(Crawled caption data)
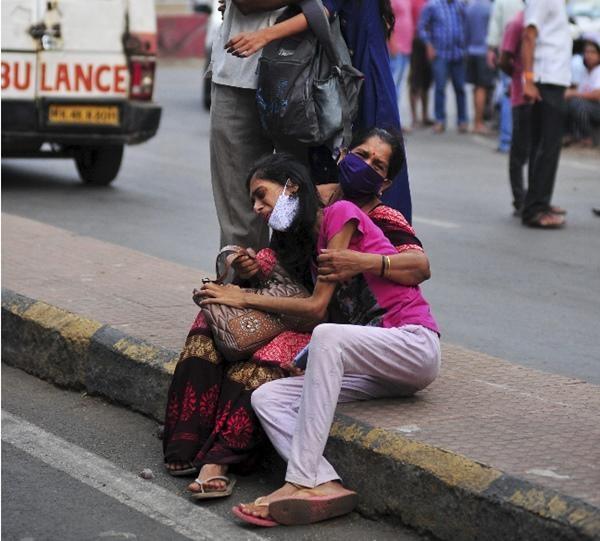 Sụp đổ hoàn toàn: COVID-19 tàn phá Ấn Độ, hệ thống y tế quay cuồng, khủng hoảng trầm trọng ảnh 6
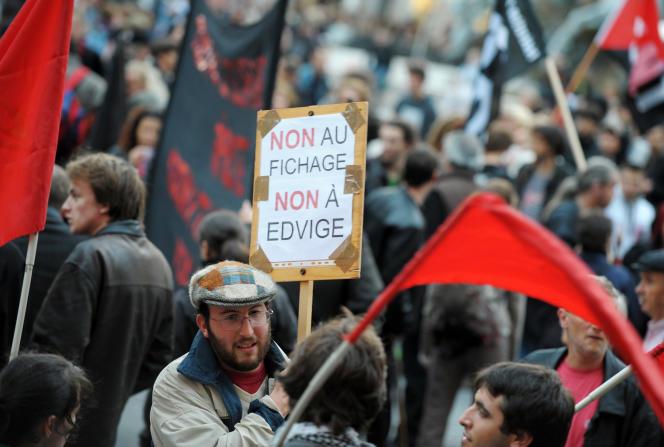Manifestation contre la mise en place du fichier de police Edvige, à Lyon, en2008.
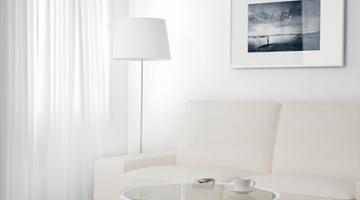 Новинка! Универсальный стеклянный стол в аренду от компании Nano Decor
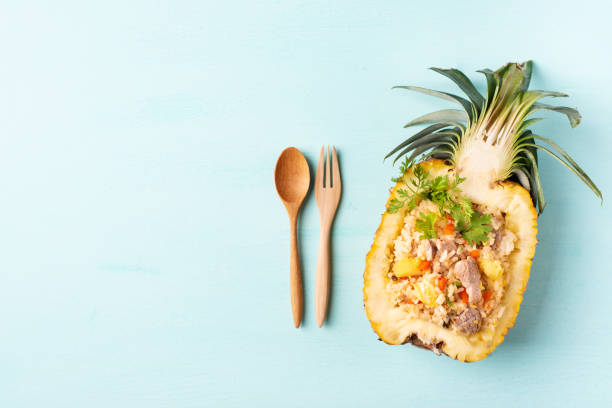 gebratener reis mit schweinefleisch in halbe ananas frucht - hausgemachter gebratener reis stock-fotos und bilder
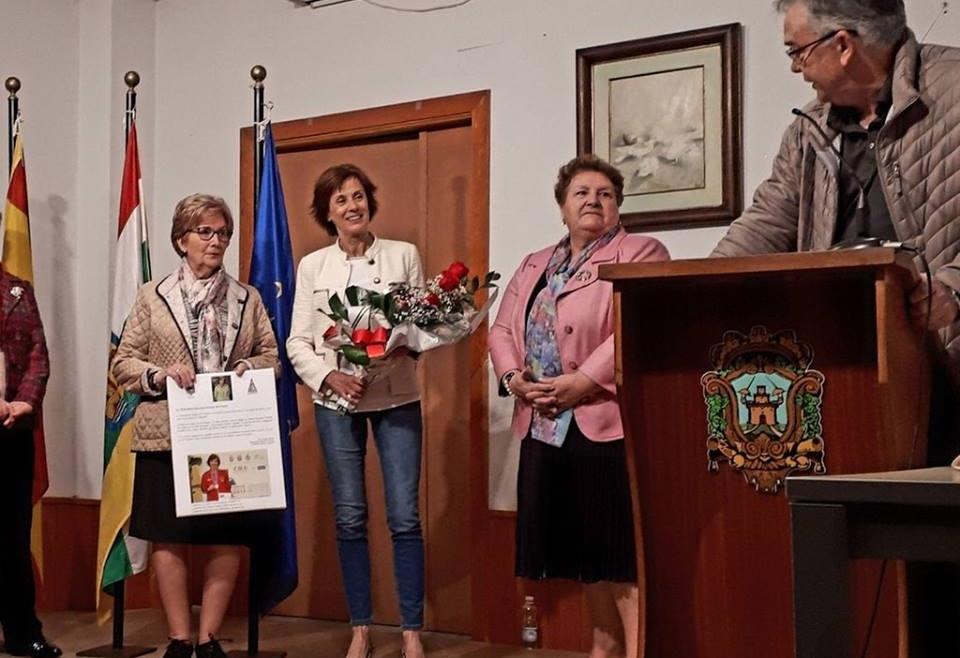 La Asociación Amigos de Cenicero rinde homenaje a nuestra campeona Marcelina Hernaiz.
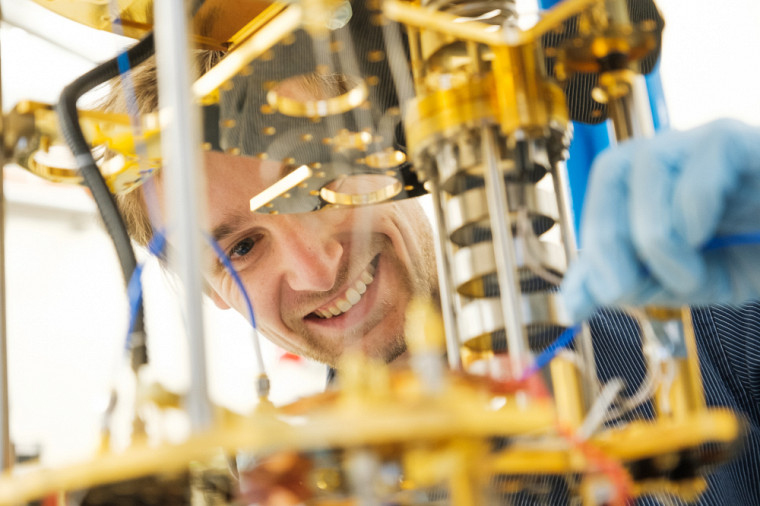 Selon Julien, les microaimants pourraient constituer la clé permettant la fabrication de l'ordinateur quantique.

▶ [About this task]:
Leaving every image behind, repeat the data in full and exactly.

▶ [Solution]:
 Sụp đổ hoàn toàn: COVID-19 tàn phá Ấn Độ, hệ thống y tế quay cuồng, khủng hoảng trầm trọng ảnh 6
Manifestation contre la mise en place du fichier de police Edvige, à Lyon, en2008.
 Новинка! Универсальный стеклянный стол в аренду от компании Nano Decor
 gebratener reis mit schweinefleisch in halbe ananas frucht - hausgemachter gebratener reis stock-fotos und bilder
 La Asociación Amigos de Cenicero rinde homenaje a nuestra campeona Marcelina Hernaiz.
 Selon Julien, les microaimants pourraient constituer la clé permettant la fabrication de l'ordinateur quantique.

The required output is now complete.